Directives.
A: Please answer these questions from the essay on family narratives:
(i) Who is quoted at the opening?
(ii) What three things can healthy family systems deal with?
(iii) For what reason do children control or change a narrative?
B: Quote the essay on family narratives, starting with "How to Tell" and going on through "what actually happened?".

Excerpt provided.
Inspiration for Everyday Life

How to Escape the Family Narrative and Tell Your Own Story

How to Tell Your Story When Your Family is Abusive

“When we deny the story, it defines us. When we own the story, we can write a brave new ending.” —Brene Brown

Have you ever listened to a family member retell a story from your childhood, only to realize their version of events sound nothing like what actually happened?

I’ve often sat silently at family events, in both shock and amazement, as I’ve watched my parents paint these wonderful pictures of our past.

In their versions, there is never any pain, no tears, no screams, just one happy and fluid family experience.

In recent years, I’ve even noticed some of my sisters and brothers doing the same thing. It’s as if some of the most painful moments we endured together don’t even exist anymore. And the memories that do survive, always seem to have the little details changed in such a way that it obscures the true impact of the moment.

I’ve often wondered at their need to preserve our family story in such a light. Why is it that they feel a need to change what happened, downplay certain events, and forget others all together?

Why is it that we all had the same childhood, yet we all tell a different story?

The Family Story

In many ways, a family’s story is its identity.

A single family narrative is essential to the foundation of keeping unhealthy family legacies alive. Their survival depends on portraying the same, cohesive, story to prevent exposure, repercussions, and responsibility.

Healthy family systems can deal with contrasting opinions, hurt feelings, and disagreements. Family systems riddled with dysfunction and abuse cannot.

Parents who enforce dysfunctional or abusive family systems control or change a narrative for power, while children on the other hand, do it for protection.

[Entries on spatial positioning]
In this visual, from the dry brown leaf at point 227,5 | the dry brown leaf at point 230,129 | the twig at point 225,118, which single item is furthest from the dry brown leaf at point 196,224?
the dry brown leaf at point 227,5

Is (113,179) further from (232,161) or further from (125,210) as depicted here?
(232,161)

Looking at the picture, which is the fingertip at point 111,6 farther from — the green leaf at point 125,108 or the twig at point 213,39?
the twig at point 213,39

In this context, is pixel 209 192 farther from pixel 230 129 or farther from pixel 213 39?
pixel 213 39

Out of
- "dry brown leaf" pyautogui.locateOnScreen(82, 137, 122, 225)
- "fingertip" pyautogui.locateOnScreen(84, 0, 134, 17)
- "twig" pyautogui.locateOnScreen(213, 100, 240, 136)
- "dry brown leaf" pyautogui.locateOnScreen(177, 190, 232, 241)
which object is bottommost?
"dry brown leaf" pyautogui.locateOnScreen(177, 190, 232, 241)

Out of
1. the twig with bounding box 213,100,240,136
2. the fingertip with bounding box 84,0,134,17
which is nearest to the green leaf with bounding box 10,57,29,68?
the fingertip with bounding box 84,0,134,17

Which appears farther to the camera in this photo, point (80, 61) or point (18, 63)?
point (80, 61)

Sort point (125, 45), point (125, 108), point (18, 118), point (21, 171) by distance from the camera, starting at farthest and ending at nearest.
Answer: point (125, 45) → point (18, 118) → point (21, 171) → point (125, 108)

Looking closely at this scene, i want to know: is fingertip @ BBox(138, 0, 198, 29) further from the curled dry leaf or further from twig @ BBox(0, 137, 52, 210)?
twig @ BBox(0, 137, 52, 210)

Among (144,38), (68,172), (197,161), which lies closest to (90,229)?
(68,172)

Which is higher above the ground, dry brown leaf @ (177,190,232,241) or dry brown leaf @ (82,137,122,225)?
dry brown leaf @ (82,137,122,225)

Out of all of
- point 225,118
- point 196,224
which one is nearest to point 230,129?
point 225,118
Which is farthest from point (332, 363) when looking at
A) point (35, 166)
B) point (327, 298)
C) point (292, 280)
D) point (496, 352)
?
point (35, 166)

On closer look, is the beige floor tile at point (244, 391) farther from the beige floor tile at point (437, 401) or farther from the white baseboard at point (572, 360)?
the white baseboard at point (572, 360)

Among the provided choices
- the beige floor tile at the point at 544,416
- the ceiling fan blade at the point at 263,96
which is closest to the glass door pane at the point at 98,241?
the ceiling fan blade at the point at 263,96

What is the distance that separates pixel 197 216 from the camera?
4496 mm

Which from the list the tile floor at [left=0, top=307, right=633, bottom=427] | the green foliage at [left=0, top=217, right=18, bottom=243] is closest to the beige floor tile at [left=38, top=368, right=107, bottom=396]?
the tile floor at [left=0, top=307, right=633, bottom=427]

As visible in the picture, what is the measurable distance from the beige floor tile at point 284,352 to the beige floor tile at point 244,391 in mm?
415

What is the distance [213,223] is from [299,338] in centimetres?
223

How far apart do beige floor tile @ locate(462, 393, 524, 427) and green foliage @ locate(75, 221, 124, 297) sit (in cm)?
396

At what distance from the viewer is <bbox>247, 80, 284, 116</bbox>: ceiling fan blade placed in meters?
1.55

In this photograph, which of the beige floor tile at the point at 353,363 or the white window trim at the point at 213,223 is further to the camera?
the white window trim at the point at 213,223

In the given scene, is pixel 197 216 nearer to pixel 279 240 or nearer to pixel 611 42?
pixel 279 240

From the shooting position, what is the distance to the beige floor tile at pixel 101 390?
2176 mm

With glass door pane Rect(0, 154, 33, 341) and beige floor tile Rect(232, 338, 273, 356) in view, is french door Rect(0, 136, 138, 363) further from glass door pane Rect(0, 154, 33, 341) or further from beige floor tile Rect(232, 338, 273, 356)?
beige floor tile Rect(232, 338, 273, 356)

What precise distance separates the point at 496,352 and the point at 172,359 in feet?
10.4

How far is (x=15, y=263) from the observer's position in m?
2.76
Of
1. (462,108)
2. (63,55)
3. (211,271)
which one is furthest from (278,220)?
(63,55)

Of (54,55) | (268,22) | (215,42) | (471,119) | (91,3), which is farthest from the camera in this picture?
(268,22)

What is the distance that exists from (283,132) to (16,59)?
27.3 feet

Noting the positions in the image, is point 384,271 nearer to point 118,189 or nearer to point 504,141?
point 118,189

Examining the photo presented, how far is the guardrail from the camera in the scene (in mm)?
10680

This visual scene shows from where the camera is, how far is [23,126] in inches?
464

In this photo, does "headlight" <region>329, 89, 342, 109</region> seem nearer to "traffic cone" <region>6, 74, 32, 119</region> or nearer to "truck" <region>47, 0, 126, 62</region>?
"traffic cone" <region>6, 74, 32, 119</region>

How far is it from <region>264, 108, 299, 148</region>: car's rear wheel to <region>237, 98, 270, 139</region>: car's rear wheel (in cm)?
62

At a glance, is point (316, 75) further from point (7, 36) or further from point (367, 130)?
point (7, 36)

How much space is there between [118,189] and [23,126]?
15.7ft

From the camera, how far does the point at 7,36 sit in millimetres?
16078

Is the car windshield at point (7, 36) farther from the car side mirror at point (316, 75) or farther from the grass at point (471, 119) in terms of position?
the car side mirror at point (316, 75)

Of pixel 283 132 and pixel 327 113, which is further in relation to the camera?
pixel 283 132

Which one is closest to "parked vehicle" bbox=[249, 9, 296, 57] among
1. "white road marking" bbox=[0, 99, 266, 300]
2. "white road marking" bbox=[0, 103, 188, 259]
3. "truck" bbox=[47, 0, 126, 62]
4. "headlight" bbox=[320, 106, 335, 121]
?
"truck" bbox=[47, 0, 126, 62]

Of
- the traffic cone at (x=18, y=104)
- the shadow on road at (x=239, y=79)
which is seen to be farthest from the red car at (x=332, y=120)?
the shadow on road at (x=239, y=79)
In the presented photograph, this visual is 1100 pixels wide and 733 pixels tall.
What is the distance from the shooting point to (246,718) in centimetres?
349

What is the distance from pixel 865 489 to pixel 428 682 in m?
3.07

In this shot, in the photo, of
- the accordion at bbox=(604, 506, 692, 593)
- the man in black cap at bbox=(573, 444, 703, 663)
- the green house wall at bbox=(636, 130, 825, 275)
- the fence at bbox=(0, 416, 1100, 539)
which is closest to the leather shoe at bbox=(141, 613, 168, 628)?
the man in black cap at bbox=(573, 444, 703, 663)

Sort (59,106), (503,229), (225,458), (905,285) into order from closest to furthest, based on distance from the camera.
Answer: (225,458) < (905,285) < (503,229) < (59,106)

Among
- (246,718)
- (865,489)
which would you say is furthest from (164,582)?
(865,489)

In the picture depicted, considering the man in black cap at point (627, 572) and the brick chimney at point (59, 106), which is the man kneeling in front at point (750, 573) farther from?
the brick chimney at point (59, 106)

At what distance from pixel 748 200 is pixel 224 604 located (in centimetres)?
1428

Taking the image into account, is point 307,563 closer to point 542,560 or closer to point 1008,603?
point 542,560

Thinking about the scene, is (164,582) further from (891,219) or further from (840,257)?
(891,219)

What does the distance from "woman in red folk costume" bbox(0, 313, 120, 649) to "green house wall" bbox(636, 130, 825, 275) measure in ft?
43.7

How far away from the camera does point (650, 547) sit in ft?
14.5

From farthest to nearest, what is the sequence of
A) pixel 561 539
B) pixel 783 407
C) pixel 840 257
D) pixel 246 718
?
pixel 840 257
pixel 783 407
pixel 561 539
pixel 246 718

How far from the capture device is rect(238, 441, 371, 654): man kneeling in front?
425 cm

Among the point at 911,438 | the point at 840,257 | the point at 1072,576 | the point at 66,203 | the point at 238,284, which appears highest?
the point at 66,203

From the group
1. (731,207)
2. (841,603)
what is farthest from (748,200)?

Expected results.
A:
(i) Brene Brown
(ii) Contrasting opinions, hurt feelings, and disagreements
(iii) For protection

B:
How to Tell Your Story When Your Family is Abusive

“When we deny the story, it defines us. When we own the story, we can write a brave new ending.” —Brene Brown

Have you ever listened to a family member retell a story from your childhood, only to realize their version of events sound nothing like what actually happened?